Fertility rescue and ovarian follicle growth promotion by bone marrow stem cell infusion
Human bone marrow–derived stem cell infusion sup- plied an optimal environment to promote follicle growth and fertility rescue in chemotherapy-damaged mouse ovaries and in human ovarian biopsies from poor-responder women.
Volume 109, Issue 5, Pages 908–918.e2
Sonia Herraiz, Ph.D., Anna Buigues, B.Sc., César Díaz-García, M.D., Mónica Romeu, M.D., Susana Martínez, M.D., Inés Gómez-Seguí, M.D., Carlos Simón, M.D., Aaron J. Hsueh, Ph.D., Antonio Pellicer, M.D.
To assess if infusion of human bone marrow–derived stem cells (BMDSCs) could promote follicle development in patients with impaired ovarian functions.
University research laboratories.
Immunodeficient NOD/SCID female mice.
Human BMDSCs were injected into mice with chemotherapy-induced ovarian damage and into immunodeficient mice xenografted with human cortex from poor-responder patients (PRs).
Main Outcome Measure(s)
Follicle development, ovulation, and offspring. Apoptosis, proliferation, and vascularization were evaluated in mouse and human ovarian stroma.

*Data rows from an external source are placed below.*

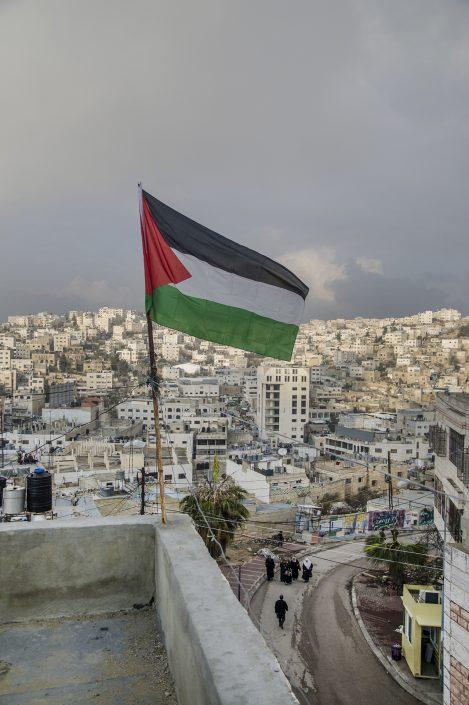 bandiera palestinese sventola sopra i tetti di Hebron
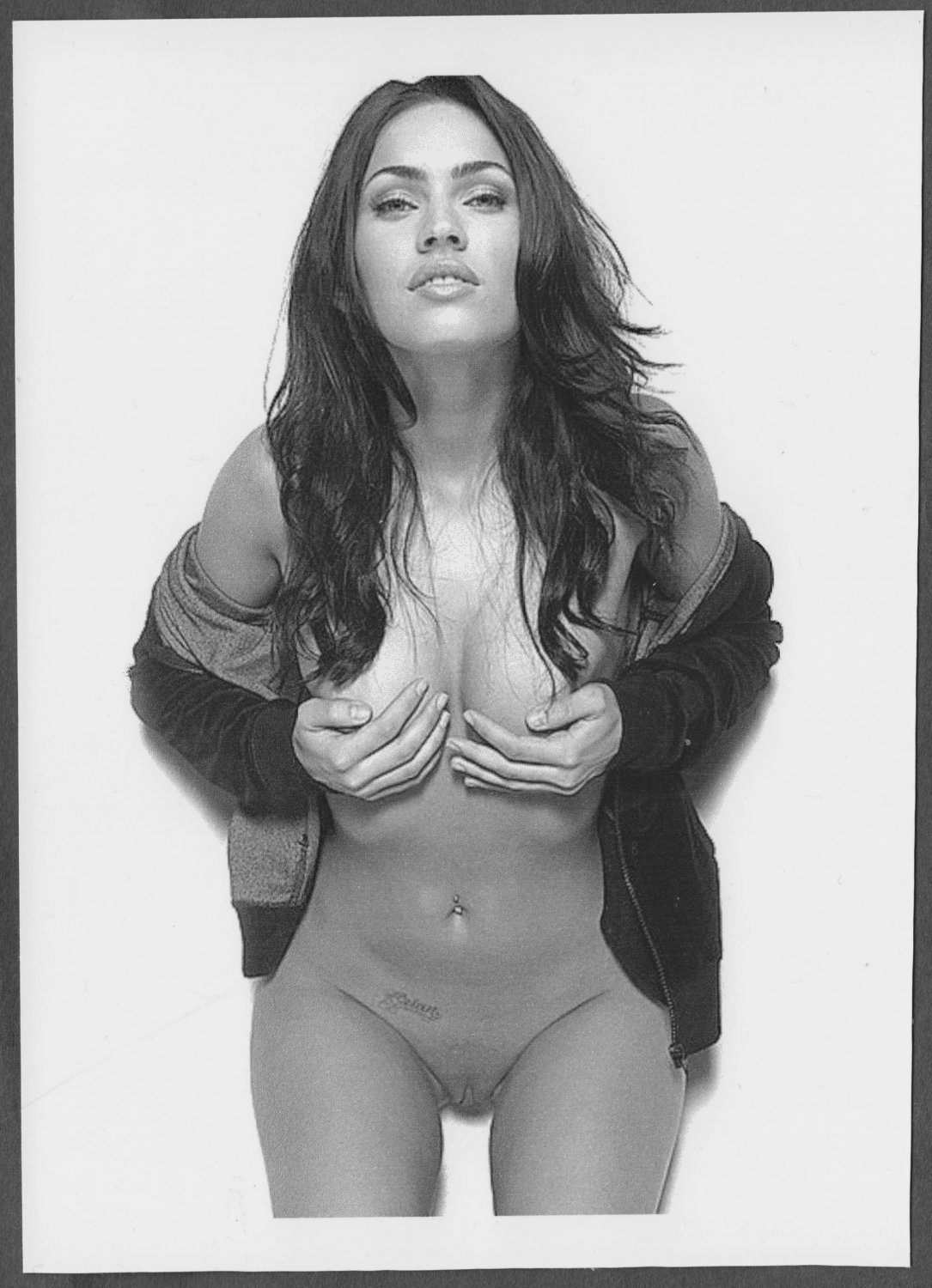 MEGAN FOX TOPLESS NUDE LARGE BREASTS SHAVED PUSSY NEW REPRINT 5X7  #15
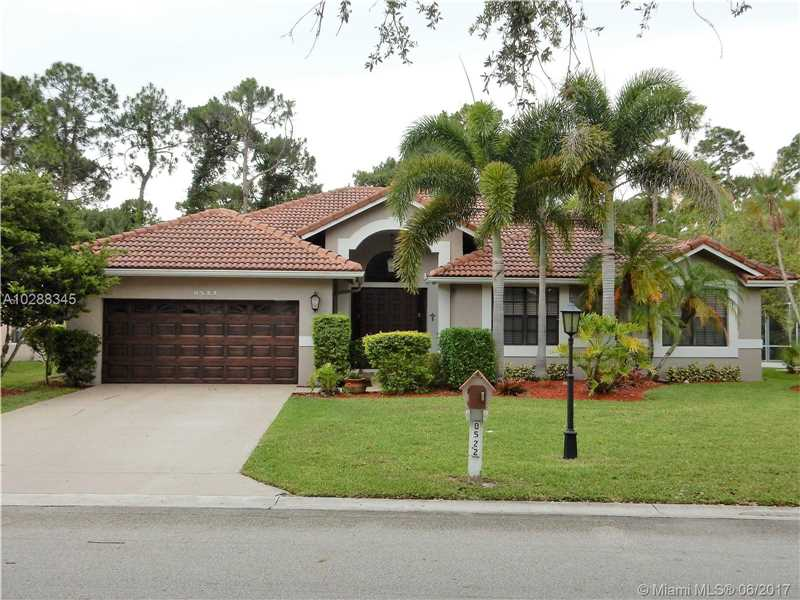 8522 NW 43rd Ct, Coral Springs, FL 33065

Fertility rescue and spontaneous pregnancies were achieved in mice ovaries mimicking PRs and ovarian insufficiency, induced by chemotherapy, after BMDSC infusion. Furthermore, BMDSC treatment resulted in production of higher numbers of preovulatory follicles, metaphase II oocytes, 2-cell embryos, and healthy pups. Stem cells promoted ovarian vascularization and cell proliferation, along with reduced apoptosis. In xenografted human ovarian tissues from PRs, infusion of BMDSCs and their CD133+ fraction led to their engraftment close to follicles, resulting in promotion of follicular growth, increases in E2 secretion, and enhanced local vascularization.
Our results raised the possibility that promoting ovarian angiogenesis by BMDSC infusion could be an alternative approach to improve follicular development in women with impaired ovarian function.